Autoscaling your Container Services
When you run your services in a production environment, you typically have multiple instances of each server for high availability.
Flightcontrol lets you set the minimum and maximum number of instances for each service (web server or worker). In addition, you can configure the instance size to use with each service.
Autoscaling Rules
Flightcontrol sets up autoscaling rules on ECS for each type of service (web service and worker).
The default autoscaling rules used by both types are:
- 70% CPU utilization
- 70% Memory utilization
Web Services
For web services, Flightcontrol also sets a threshold of 500 requests over the course of 60 seconds, measured twice in a three minute period. If this threshold is exceeded, another instance gets added to your cluster, up to the maximum number of instances.
Configuring Autoscaling in the Dashboard
The autoscaling configuration is available in the dashboard. For an existing service, you will find the options under the Config tab.
Number of Instances
The minumum and maximum number of instances are options in the Instance configuration section of the service configuration. If these numbers are different, Flightcontrol will tell ECS to use autoscaling. If the numbers are the same, autoscaling wouldn’t be necessary.
Both minimum and maximum instances may be specified for each service. This can also vary between environments, as each environment is configured separately.
Thresholds
The autoscaling thresholds are configured in the Autoscaling section of the service configuration.
You can set different thresholds for different environments. For example, you may want to set a higher threshold for your staging environment, and a lower threshold for your production environment.
Configuring Autoscaling in Code
With flightcontrol.json
as your configuration option, the minInstances
and maxInstances
attributes can be set for each individual service.
The following example shows a Flask web application that has a minimum of 2 instances, and a maximum of 5 instances to run at any one time.

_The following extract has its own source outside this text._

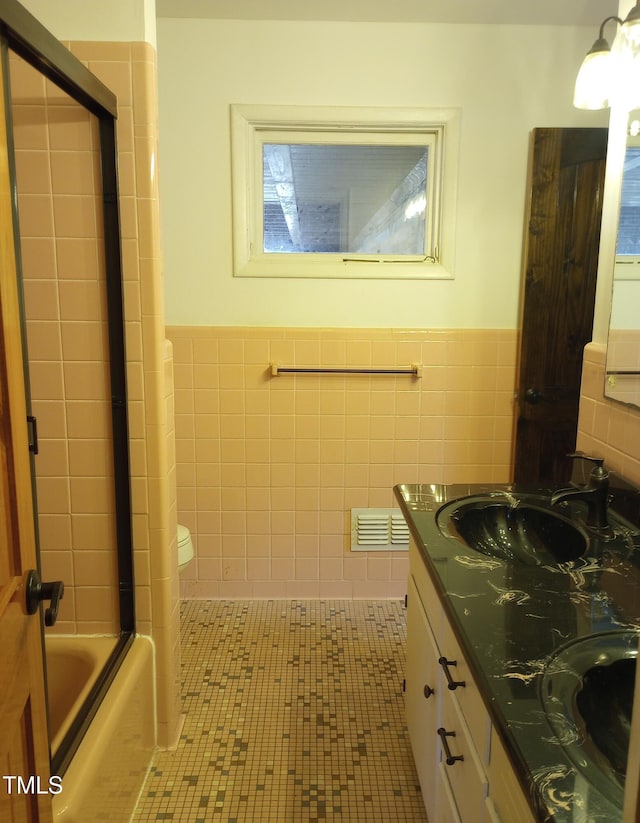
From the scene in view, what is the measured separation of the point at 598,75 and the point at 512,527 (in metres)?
1.37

Example using the following autoscaling parameters:
- CPU Threshold of 60%
- Memory Threshold of 60%
- Cooldown Timer of 300 seconds
- Requests per Target of 1000
{
"$schema": "https://app.flightcontrol.dev/schema.json",
"environments": [
{
"id": "production",
"name": "Production",
"region": "us-west-2",
"source": {
"branch": "main"
},
"services": [
{
"id": "flask-web",
"name": "Flask Web",
"type": "web",
"target": {
"type": "fargate"
},
"buildType": "nixpacks",
"ci": {
"type": "ec2"
},
"cpu": 0.5,
"memory": 1,
"minInstances": 2,
"maxInstances": 5,
"autoscaling": {
"cpuThreshold": 60,
"memoryThreshold": 60,
"cooldownTimerSecs": 300,
"requestsPerTarget": 1000
},
"envVariables": {},
"healthCheckPath": "/healthcheck"
}
]
}
]
}
Conclusion
We encourage everyone that uses cloud environments to monitor their costs, and to consider how instance counts and sizes affect cost and performance.
You may also need to adjust the autoscaling parameters to suit your application’s performance needs. For example, if your application is CPU intensive, you may want to increase the CPU threshold to 80%.